Air mata Rifky menitik menyaksikan Rheno yang terpuruk tak berdaya. Rifky sekaligus menangisi ketidakberdayaannya menolong Dita dan Rheno bersamaan. Ah, andai saja saat ini kawan-kawan pendakinya hadir disini, tentulah tak terlalu berat bebannya mengevakuasi Dita dan Rheno. Mengevakuasi survivor dari dasar jurang 25 meter membutuhkan kesabaran dan tenaga luar biasa.
“baiklah, aku akan mengevakuasi Dita, dan aku akan kembali secepatnya,” Rifky berujar dengan perasaan remuk redam.
Rifky kemudian bangkit menghampiri Dita. Radiasi perapian yang menghangatkan tubuh Dita perlahan-lahan mengembalikan kesadarannya.
“Dit, aku akan mengikat tubuhmu, kita akan keluar dari jurang.”
Dengan gerakan lemah, kelopak mata Dita yang memejam kemudian membuka.
“aku .. aku disini saja, aku takkan kemana-mana, aku bersama Rheno,”
“kau harus turun gunung, Dit. Kondisimu parah,”
“Rheno lebih parah, dia harus turun lebih dulu,”
“tapi Rheno memintamu turun lebih dulu,”
“tidak .. aku tak mau, kau turunlah meminta bantuan. Biar aku menemani Rheno,”
“sekalian, Dit. Kubawa kau keluar dari jurang. Kuharap Penambang Belerang bergerak menuju puncak. Kuserahkan dirimu kepada mereka, biar Rheno kuangkat dari sini,”
 Tatap mata Dita menunggu. Kelopak matanya berair. Kemudian –
“bantu aku bangkit. Aku ingin berbicara dengan Rheno,”
Tubuh Dita nyaris tanpa tenaga. Yang mampu digerakkan dari tubuhnya hanyalah kedua tangan, itupun dengan ayunan teramat lemah. Rifky yang membimbing Dita bangkit tak sabar dengan gerakan Dita yang lemah.
“ijinkan aku membopongmu,”
Dita tak bereaksi saat kedua tangan Rifky melingkar dan menopang berat tubuhnya.

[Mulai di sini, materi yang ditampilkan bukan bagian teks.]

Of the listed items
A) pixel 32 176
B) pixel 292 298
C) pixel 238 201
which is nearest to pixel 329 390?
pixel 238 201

Tetes-tetes embun menitik di ujung daun yang terjuntai ke dasar jurang. Sesekali pipi Dita merasakan dinginnya embun gunung yang nyaris beku. Rifky membawa Dita bersimpuh di samping Rheno.
“Sayang, bertahanlah,” Dita membiarkan air matanya meleleh sembari tangannya membelai paras Rheno. Rheno bereaksi. Bibirnya bergerak-gerak seakan ingin mengucap sesuatu. Lelehan air mata mengalir dari ujung kelopak matanya.
“Rheno .. Rheno ..” Dita menangis berkepanjangan.

“ayolah, Dit. Secepatnya kita keluar dari tempat ini. Lebih cepat, lebih baik.” Rifky menyentuh pelan pundak Dita. Dita menoleh, menatap  Rifky seraya memohon pertolongan. Emosi menggelombang di dada Dita. Dia tak kuasa meninggalkan kekasihnya terpuruk di dasar jurang.